• 과제 개요
데이터에서 "From the viewer, how" 문구가 있는 줄에서 시작해 "Answer: pixel 72" 문구가 있는 줄에서 끝나는 부분을 양 끝 줄까지 포함해 한 글자도 바꾸지 말고 그대로 다시 적으세요.

^^^^^^^^

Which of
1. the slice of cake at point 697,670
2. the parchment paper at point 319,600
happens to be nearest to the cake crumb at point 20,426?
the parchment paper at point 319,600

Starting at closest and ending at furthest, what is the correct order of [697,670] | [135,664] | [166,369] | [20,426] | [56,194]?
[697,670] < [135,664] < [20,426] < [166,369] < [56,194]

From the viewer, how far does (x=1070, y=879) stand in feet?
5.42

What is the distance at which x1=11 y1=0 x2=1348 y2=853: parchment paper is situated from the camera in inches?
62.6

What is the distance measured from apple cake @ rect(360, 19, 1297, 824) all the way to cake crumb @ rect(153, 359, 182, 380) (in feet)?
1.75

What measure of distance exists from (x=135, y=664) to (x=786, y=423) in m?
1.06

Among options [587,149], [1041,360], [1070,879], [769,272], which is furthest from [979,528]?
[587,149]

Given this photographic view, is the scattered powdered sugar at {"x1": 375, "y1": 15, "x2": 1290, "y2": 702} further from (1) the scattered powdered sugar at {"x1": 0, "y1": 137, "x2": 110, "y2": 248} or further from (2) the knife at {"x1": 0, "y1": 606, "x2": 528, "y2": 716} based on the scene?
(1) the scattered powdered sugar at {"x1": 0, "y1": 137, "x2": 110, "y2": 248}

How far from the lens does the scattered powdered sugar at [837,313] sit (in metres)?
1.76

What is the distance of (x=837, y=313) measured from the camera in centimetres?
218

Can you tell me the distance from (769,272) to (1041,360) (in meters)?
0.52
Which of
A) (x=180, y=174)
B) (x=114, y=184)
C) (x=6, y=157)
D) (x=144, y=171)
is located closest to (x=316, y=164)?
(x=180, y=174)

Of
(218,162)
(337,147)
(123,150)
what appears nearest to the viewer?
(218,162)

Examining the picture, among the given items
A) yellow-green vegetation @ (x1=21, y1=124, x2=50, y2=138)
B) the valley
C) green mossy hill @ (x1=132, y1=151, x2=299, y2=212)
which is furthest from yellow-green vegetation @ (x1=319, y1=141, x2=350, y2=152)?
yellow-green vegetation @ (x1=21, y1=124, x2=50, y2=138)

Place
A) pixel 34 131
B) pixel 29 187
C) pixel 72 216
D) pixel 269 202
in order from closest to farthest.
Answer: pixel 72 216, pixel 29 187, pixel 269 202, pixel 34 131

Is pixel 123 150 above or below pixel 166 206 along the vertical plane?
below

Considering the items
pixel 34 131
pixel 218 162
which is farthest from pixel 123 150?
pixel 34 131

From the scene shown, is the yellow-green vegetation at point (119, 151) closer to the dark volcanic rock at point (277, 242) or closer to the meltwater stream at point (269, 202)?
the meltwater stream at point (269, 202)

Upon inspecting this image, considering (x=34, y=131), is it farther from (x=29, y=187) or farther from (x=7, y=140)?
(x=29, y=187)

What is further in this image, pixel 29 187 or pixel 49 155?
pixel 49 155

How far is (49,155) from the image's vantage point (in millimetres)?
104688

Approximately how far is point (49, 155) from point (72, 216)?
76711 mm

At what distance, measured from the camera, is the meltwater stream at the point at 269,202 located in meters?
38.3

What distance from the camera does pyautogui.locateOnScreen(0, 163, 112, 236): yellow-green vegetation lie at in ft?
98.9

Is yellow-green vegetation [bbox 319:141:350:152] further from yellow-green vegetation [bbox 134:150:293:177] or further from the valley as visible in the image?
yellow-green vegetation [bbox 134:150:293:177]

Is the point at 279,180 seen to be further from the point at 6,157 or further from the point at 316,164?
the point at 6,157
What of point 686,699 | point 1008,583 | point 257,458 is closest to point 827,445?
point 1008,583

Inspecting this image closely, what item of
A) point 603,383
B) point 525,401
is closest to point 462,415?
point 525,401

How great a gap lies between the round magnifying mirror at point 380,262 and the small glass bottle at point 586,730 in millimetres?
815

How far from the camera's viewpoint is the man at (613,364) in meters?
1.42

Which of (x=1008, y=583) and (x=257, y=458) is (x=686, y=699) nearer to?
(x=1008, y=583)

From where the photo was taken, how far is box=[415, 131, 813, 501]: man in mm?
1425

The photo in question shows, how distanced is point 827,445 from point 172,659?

^^^^^^^^

• 문제 풀이
From the viewer, how far does (x=1070, y=879) stand in feet?
5.42

What is the distance at which x1=11 y1=0 x2=1348 y2=853: parchment paper is situated from the camera in inches?
62.6

What is the distance measured from apple cake @ rect(360, 19, 1297, 824) all the way to cake crumb @ rect(153, 359, 182, 380) (in feet)?
1.75

What measure of distance exists from (x=135, y=664) to (x=786, y=423) in m?
1.06

Among options [587,149], [1041,360], [1070,879], [769,272], which is furthest from [979,528]?
[587,149]

Given this photographic view, is the scattered powdered sugar at {"x1": 375, "y1": 15, "x2": 1290, "y2": 702} further from (1) the scattered powdered sugar at {"x1": 0, "y1": 137, "x2": 110, "y2": 248} or further from (2) the knife at {"x1": 0, "y1": 606, "x2": 528, "y2": 716} based on the scene?
(1) the scattered powdered sugar at {"x1": 0, "y1": 137, "x2": 110, "y2": 248}

How far from the lens does the scattered powdered sugar at [837,313] sit (in metres)?
1.76

What is the distance of (x=837, y=313) measured from the camera in centimetres?
218

Can you tell me the distance from (769,272) to (1041,360) (in meters)?
0.52
Which of
A) (x=180, y=174)
B) (x=114, y=184)
C) (x=6, y=157)
D) (x=144, y=171)
is located closest to (x=316, y=164)?
(x=180, y=174)

Of
(218,162)
(337,147)
(123,150)
what appears nearest to the viewer?
(218,162)

Examining the picture, among the given items
A) yellow-green vegetation @ (x1=21, y1=124, x2=50, y2=138)
B) the valley
C) green mossy hill @ (x1=132, y1=151, x2=299, y2=212)
which is furthest from yellow-green vegetation @ (x1=319, y1=141, x2=350, y2=152)?
yellow-green vegetation @ (x1=21, y1=124, x2=50, y2=138)

Place
A) pixel 34 131
B) pixel 29 187
C) pixel 72 216
D) pixel 269 202
in order from closest to farthest.
Answer: pixel 72 216, pixel 29 187, pixel 269 202, pixel 34 131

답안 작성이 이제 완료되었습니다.